De eigenaren en de exploitant (een wijnhandel) van het naastgelegen pand spreken de eigenaar en de door deze ingeschakelde aannemer aan; zij vorderen bij de rechter een verklaring voor recht dat de aannemer en de eigenaar (tevens de opdrachtgever van de aannemer) onrechtmatig hebben gehandeld en veroordeling om de geleden schade te vergoeden. Deze schade is nog niet exact bekend, reden waarom zij vorderen deze schade nader bij staat op te maken. Wel vorderen zij in deze procedure alvast een voorschot op schadevergoeding.
De Hoge Raad oordeelt dat niet zonder meer kan worden aanvaard veroorzaakte schade door benadeelden dient te worden gedragen en dat het uitvoeren van werkzaamheden door met schade aan een naastgelegen pand tot gevolg daarom een onrechtmatige daad kan opleveren die verplicht tot vergoeding van de schade die daarvan het gevolg is. Dat oordeel lijkt in de richting te gaan van een risicoaansprakelijkheid van een bouwer c.q. diens opdrachtgever.
De eigenaar van het te verbouwen pand (waarvan hij in 2012 eigenaar is geworden) heeft met de aannemer een aannemingsovereenkomst gesloten met betrekking tot het plaatsen van een zogenaamde afzinkkelder.
Op 12 juli 2016 start de aannemer met het afzinken van de kelder. Op 15 juli 2016 scheurt een deel van de kelderwand als gevolg van het raken van een obstakel in de bodem en worden de werkzaamheden stilgelegd. Vervolgens neemt de aannemer contact op met haar CAR-verzekeraar, die de aannemer laat weten dat de ontstane situatie moest worden besproken met alle betrokkenen, onder wie de eigenaar van het naastgelegen pand en dat als aan deze eis niet zou worden voldaan, verdere werkzaamheden niet zouden worden gedekt door de verzekeraar.
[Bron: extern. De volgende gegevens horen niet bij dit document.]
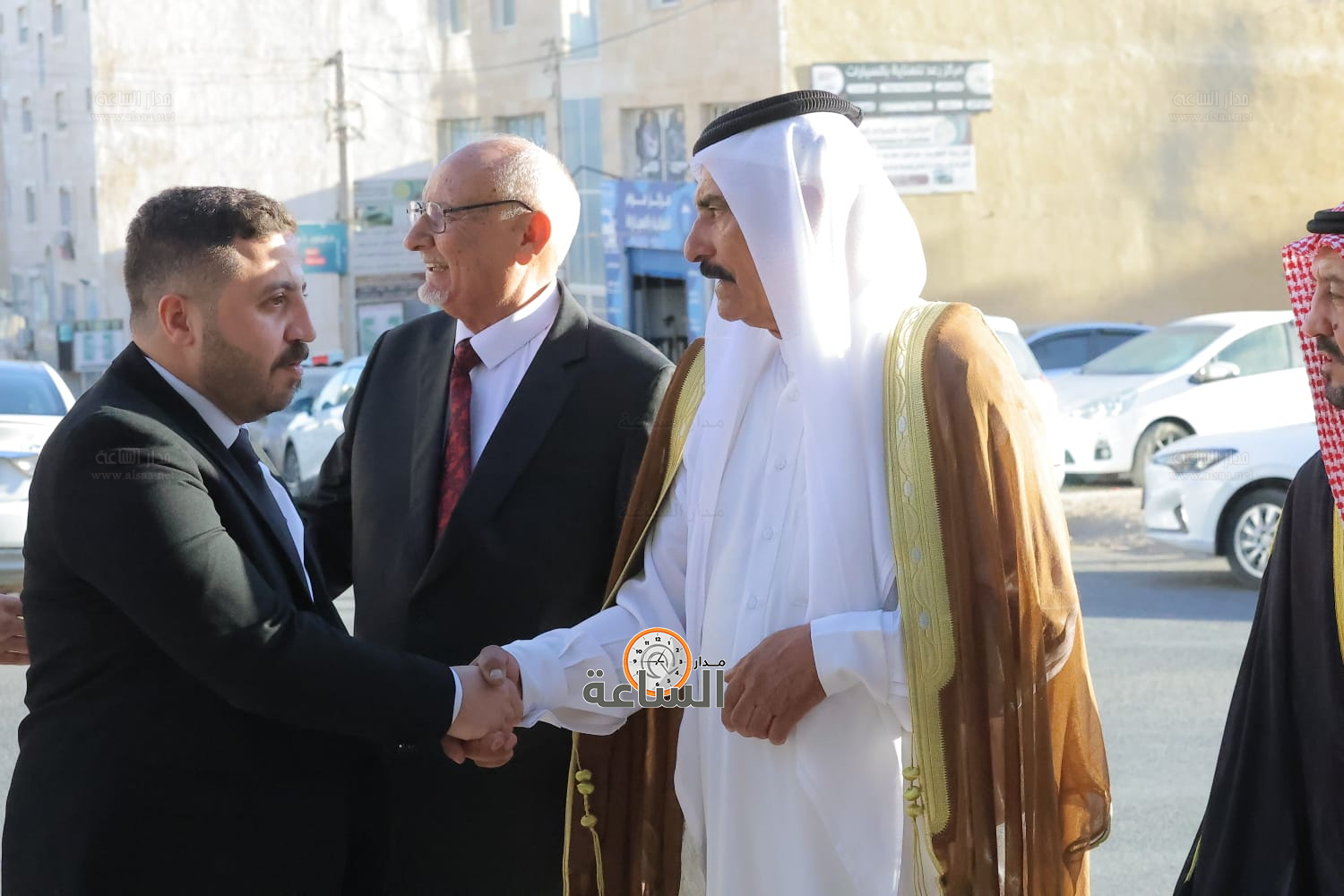 Madar Al-Saa Images 0.3397498555389694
De eigenaar (de opdrachtgever van de aannemer) instrueert de aannemer vervolgens om zijn werkzaamheden voort te zetten zonder te overleggen met de eigenaar van het naastgelegen pand. De aannemer geeft gevolg aan deze instructie van zijn opdrachtgever en verwijdert het obstakel gedeeltelijk en doet twee groutinjecties in de grond ter stabilisatie, waarna het afzinkproces op 18 juli 2016 wordt hervat.
Op 22 juli 2016 meldt de advocaat van de eisende partijen in deze procedure bij de buurman en de aannemer dat er een etalageruit is gesprongen en dat sprake is van ernstige scheurvorming in het pand om de buurman en de door hem ingeschakelde aannemer te sommeren de werkzaamheden te staken.
Vervolgens hebben beide partijen deskundigen ingeschakeld en met elkaar gecorrespondeerd. De aannemer zet zijn werkzaamheden desondanks voort.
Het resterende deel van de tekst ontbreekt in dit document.